Chief Inspector Armand Gamache of the Surete du Quebec is on vacation with his family in Paris. His son and his daughter, and their spouses have found jobs there—and Armand and his wife Reine-Marie are waiting for the birth of their next grandchild. Then one of their oldest friends is knocked down by a speeding van. He goes into the hospital, and they start to look at what the old man has been involved in, lately, and it’s appalling. Suddenly there are troubles and questions where people work, and a different old man is found dead, in the first one’s apartment. All the Devils are Here is named for a line in Shakespeare’s play, The Tempest. “Hell is empty, and all the devils are here.” It sure seems that way.
Pg.189 sums up what I feel. “What happened, Armand? First he’s hit by a car, and now a man’s killed in his apartment. We don’t understand.” Neither do I.

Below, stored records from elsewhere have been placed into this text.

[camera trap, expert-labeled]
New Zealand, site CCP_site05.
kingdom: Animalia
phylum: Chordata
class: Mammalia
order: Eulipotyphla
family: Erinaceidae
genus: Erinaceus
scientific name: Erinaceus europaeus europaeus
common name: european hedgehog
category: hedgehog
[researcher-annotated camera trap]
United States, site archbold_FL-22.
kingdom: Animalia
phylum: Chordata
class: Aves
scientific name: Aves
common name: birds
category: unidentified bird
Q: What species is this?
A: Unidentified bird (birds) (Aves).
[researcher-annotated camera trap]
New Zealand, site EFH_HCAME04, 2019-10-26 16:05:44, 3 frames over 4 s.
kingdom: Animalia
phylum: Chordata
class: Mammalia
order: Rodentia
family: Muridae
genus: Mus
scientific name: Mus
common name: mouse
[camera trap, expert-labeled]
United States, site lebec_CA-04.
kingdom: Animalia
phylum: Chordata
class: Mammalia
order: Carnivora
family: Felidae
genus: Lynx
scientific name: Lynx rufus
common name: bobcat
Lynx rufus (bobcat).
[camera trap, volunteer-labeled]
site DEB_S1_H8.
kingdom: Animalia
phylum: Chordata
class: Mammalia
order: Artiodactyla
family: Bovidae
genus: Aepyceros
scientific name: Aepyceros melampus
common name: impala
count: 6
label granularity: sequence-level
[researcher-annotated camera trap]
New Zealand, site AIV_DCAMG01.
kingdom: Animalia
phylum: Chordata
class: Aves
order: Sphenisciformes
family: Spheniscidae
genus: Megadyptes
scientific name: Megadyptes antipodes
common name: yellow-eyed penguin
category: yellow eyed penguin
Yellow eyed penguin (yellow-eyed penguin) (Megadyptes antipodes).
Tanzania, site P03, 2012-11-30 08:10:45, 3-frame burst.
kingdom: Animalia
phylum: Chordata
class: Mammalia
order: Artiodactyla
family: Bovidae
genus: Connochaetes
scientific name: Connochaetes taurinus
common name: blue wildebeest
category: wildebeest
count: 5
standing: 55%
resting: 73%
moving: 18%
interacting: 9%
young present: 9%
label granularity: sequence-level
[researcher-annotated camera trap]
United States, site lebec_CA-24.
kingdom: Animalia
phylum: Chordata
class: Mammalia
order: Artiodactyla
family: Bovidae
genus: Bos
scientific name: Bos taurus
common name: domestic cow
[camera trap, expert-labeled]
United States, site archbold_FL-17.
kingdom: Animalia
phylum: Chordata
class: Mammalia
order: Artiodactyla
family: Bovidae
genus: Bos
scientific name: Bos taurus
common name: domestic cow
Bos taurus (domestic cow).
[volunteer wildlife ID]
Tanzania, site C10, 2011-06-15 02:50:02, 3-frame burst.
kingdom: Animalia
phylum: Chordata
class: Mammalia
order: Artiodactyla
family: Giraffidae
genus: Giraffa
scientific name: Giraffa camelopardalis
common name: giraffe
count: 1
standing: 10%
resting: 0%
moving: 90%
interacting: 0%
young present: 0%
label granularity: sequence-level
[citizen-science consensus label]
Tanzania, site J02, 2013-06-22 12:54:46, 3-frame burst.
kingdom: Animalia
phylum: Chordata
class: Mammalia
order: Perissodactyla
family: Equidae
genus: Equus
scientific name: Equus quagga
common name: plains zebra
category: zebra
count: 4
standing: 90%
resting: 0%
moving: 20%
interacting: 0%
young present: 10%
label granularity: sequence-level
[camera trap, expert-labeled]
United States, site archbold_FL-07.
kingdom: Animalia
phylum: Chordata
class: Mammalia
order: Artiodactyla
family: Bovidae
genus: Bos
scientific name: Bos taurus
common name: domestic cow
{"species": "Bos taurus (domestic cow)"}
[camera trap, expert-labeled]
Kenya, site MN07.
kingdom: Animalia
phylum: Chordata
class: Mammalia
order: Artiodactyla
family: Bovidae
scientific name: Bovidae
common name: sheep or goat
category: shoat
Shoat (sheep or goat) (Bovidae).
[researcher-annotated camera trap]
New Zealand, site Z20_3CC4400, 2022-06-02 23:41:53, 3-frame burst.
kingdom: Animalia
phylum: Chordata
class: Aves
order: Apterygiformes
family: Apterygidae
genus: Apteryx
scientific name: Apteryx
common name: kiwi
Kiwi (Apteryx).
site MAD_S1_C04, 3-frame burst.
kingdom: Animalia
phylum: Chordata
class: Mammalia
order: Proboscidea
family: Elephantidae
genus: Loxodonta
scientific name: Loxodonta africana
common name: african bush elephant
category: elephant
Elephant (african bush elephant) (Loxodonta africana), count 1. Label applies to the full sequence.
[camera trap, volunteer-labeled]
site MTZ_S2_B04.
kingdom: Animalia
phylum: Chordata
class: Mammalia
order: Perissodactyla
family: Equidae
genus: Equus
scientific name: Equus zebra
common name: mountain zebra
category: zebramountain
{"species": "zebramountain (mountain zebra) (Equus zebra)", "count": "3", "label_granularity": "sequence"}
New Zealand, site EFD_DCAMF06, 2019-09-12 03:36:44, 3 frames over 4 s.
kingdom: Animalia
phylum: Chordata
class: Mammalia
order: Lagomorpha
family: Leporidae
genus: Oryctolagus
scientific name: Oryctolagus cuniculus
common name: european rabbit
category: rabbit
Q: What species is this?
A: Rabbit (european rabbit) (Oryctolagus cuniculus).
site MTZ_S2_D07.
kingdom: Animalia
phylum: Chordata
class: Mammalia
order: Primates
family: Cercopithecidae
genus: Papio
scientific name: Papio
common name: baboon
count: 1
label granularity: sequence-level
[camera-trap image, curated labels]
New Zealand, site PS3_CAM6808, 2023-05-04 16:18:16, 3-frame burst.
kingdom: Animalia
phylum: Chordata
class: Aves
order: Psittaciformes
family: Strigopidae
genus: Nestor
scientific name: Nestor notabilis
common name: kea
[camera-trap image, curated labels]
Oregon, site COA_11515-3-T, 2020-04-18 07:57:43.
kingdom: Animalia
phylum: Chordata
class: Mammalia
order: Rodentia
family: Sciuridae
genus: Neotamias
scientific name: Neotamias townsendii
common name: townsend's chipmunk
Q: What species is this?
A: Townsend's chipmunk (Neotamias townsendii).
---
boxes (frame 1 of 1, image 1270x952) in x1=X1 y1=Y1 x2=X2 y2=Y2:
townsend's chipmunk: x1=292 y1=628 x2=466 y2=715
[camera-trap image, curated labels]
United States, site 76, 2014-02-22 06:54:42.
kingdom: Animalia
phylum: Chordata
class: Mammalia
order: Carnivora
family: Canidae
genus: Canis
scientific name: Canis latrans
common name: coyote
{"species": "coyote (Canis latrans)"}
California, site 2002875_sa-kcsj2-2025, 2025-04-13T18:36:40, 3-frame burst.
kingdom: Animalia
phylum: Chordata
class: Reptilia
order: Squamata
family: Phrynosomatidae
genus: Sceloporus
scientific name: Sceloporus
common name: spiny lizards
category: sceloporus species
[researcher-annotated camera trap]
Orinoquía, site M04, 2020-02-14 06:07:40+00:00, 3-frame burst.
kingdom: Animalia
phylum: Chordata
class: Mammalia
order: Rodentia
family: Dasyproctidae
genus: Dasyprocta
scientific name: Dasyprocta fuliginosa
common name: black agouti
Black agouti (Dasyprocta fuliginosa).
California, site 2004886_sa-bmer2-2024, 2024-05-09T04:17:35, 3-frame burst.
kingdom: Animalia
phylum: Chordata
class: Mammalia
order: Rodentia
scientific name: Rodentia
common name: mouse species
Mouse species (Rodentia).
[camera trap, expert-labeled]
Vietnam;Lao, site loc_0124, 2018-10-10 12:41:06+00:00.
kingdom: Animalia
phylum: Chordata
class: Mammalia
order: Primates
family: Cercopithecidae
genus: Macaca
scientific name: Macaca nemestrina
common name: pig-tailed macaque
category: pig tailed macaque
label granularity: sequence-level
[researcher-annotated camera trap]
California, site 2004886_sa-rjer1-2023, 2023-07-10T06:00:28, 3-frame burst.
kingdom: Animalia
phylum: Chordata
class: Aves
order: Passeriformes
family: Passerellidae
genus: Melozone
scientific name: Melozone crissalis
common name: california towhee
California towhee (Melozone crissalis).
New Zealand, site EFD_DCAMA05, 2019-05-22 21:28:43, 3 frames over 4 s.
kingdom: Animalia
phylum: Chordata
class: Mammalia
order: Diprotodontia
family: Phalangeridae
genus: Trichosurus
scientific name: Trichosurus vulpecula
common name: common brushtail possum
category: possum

To be even more confused, I read an earlier book, Bury Your Dead. Chief Inspector Gamache is in Quebec City, trying to recover from an ambush which left many police officers dead, and which barely spared him. If you want to develop chilblains while you are indoors, this is the book for you. It is set in deep winter and you can feel the cold coming off the pages. It isn’t made warmer by someone finding a dead body in the deepest basement of the largest library in the area. Meanwhile, in that same basement, people are desperately searching for the bones of the man who founded Quebec in 1608, Samuel Champlain.
Put on your warmest jacket, and unearth these books from the Pine Bush Area Public Library.